• **PAGE TEXT**:
Classical Greek mythology with its deities of the sky and stars, provides clues to an earlier culture that had focused upon the earth. These early earth gods are known as the chthonic deities, and they usually appear merely as nasty animals in the mythology of younger civilizations. For example, the child Herakles [Hercules to the Romans] strangled two giant serpents.
Later in life, he killed the 9-headed serpentine Hydra in one of the labours imposed by King Eurystheus. We can recognize in this serpent a typical naga.
The conflict between two different mythologies appears thinly veiled in the story of the beautiful girl, Medusa, fairest of the Gorgon sisters who was cursed by Athena.
And the Temple of Apollo at Delphi, where the motto was Know Thyself, was situated upon the site of an ancient serpent temple. Legend held that the god of healing, reason and music had vanquished the monstrous python called Typhon, who had determinedly stalked Leto, mother of Artemis and Apollo, even before she delivered her twins.
Later, the special female oracle at the Apollonian shrine continued to be known as the Pythia [pythoness] in commemoration of the subjugation of the great serpent that was perhaps a naga.

• **ASSIGNMENT**: Decide whether each statement agrees with the passage on Greek serpent myths. Answer yes or no, and quote the words of the passage that decide it. 1. Herakles killed the Hydra while he was still a child. 2. The Temple of Apollo at Delphi stood on the site of an ancient serpent temple. 3. Medusa was cursed by Artemis.

• **RECORDS SUPPLIED**:
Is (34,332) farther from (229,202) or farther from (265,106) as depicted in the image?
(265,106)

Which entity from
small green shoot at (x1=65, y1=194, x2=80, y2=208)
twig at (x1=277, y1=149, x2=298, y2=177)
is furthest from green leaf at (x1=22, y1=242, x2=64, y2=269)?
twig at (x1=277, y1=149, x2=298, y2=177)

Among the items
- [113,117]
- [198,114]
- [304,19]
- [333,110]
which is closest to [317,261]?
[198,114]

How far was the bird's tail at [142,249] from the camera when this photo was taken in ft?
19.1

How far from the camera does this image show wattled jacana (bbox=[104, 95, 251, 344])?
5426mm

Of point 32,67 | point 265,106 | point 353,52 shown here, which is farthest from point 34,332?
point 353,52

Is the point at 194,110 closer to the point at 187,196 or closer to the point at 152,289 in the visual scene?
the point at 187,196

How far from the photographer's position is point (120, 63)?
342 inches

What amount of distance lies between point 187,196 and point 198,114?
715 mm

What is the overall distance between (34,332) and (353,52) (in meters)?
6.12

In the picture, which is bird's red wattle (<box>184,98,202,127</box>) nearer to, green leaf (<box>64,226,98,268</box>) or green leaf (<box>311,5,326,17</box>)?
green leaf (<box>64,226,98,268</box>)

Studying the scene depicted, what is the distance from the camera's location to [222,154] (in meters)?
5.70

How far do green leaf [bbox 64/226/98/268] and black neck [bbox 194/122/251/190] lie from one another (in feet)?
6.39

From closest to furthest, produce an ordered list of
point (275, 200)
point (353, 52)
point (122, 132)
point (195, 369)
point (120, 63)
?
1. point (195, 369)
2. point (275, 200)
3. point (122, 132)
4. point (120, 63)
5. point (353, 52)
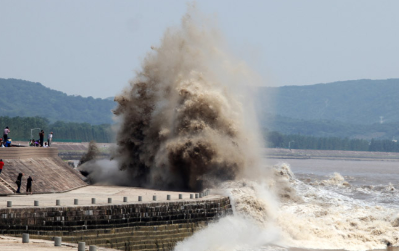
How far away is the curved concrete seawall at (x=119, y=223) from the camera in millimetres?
19234

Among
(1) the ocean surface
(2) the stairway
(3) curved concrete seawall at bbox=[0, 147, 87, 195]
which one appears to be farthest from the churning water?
(2) the stairway

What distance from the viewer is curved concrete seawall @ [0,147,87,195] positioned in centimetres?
2883

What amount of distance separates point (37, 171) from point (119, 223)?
36.1ft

• **WRITTEN RESPONSE**:
1. No: "Later in life, he killed the 9-headed serpentine Hydra"
2. Yes: "was situated upon the site of an ancient serpent temple"
3. No: "who was cursed by Athena"